Un tableau récapitulatif des législations peut mettre en évidence les similitudes et les différences spécifiques entre différents territoires :
Pays
Interdiction d’âge
Compensation requise
Droite d’oublie
États-Unis (Minnesota)
Moins de 14 ans
Oui, via fonds en fiducie
À partir de 13 ans
France
Moins de 15 ans
Non spécifique
Effectif
Royaume-Uni
Moins de 13 ans
Non spécifique
Effectif
En définissant ces standards internationaux, la législation canadienne et européenne se rapproche de celle du Minnesota, qui pourrait devenir un modèle de coopération mondiale pour la sécurité des jeunes en ligne (source : Consultation Avocat).

L’avenir de la régulation des contenus monétisés
En projetant l’évolution de ces législations, un scénario probable est celui d’une harmonisation globale des lois protégeant les mineurs dans le domaine numérique. L’activation de la conscience collective des parents, soutenue par des initiatives législatives, pourrait conduire à des normes universelles visant à encadrer la manière dont les réseaux sociaux peuvent être utilisés pour des bénéfices commerciaux sans compromettre le bien-être des enfants.
Cette régulation pourrait étendre l’influence du Minnesota au-delà des frontières américaines, inspirant d’autres États et pays à adopter des approches similaires. Par exemple, un groupe technologique de l’industrie a intenté une action contre l’Arkansas au sujet de nouvelles lois sur les réseaux sociaux, montrant les répercussions potentiellement larges de telles régulations (Source).

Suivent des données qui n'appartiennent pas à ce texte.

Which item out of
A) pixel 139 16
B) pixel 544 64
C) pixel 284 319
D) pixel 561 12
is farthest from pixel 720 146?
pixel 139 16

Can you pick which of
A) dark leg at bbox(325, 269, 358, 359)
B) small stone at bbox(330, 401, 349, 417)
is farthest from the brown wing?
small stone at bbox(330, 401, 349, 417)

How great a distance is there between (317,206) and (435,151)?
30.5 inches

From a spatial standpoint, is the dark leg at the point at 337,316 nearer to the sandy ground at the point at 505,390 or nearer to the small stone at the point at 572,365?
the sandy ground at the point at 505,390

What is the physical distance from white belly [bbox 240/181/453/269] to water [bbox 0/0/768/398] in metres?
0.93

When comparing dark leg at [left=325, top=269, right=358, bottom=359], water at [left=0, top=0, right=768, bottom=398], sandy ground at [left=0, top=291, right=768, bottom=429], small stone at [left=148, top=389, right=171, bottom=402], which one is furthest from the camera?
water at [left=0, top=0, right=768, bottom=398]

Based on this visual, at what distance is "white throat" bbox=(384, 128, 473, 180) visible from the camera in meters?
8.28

L’éducation et la prise de conscience sont également essentielles. Michelle Obama, par exemple, a encouragé les parents à être vigilants sur l’utilisation des réseaux sociaux par leurs enfants, bien que cela puisse engendrer des discussions difficiles au sein de la famille (Source).
- Normes universelles à l’horizon.
- Coopération mondiale pour la protection des mineurs.

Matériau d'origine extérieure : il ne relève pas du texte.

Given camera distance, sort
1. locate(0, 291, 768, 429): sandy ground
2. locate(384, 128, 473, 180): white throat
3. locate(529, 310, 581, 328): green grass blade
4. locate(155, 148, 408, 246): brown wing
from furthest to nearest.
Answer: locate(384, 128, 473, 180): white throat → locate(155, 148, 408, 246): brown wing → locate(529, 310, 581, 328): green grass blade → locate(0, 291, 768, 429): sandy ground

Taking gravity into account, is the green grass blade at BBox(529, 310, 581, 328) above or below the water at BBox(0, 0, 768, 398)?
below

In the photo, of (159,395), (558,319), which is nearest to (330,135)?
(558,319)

- Implication active des parents requise.
- Initiatives politiques et éducatives de premier plan.
La mise en œuvre concrète et ses défis
En réalité, l’application de ces lois pose des défis non négligeables. Bien que le cadre légal soit essentiel, les pratiques quotidiennes des créateurs de contenu et des réseaux sociaux doivent aussi s’adapter. Comment garantir que toutes les plateformes, des plus gigantesques comme Facebook et Instagram aux plus modestes, respectent ces directives? Une question qui trouve sa réponse dans les technologies de modération et l’engagement proactif des entreprises.
Un rapport récent a révélé que des outils sophistiqués sont en cours de développement pour s’assurer que les contenus respectent bien les nouvelles régulations. Ce processus est néanmoins complexe et devra être affiné pour s’adapter à un paysage numérique en constante évolution (Source).
Certains pays, comme la Virginie, ont avancé avec des lois restreignant l’accès des adolescents aux réseaux sociaux, délimitant le temps passé quotidiennement et encourageant des interactions plus saines. Une initiative qui pourrait s’inspirer et se conjuguer avec le modèle mis en place par le Minnesota (Source).
Un tableau condensé présente les principaux défis rencontrés par la mise en œuvre de cette législation :
Défis
Solutions potentielles
Impacts attendus
Surveillance des contenus
Technologies de modération IA
Conformité accrue
Engagement des parents
Campagnes de sensibilisation
Participation accrue
Adhésion des plateformes
Partenariats public-privé
Mise en œuvre rapide
Ces défis ne doivent pas être vus comme des obstacles insurmontables mais plutôt comme des opportunités pour toutes les parties prenantes de s’unir pour créer un chemin sûr et éthique pour la génération montante.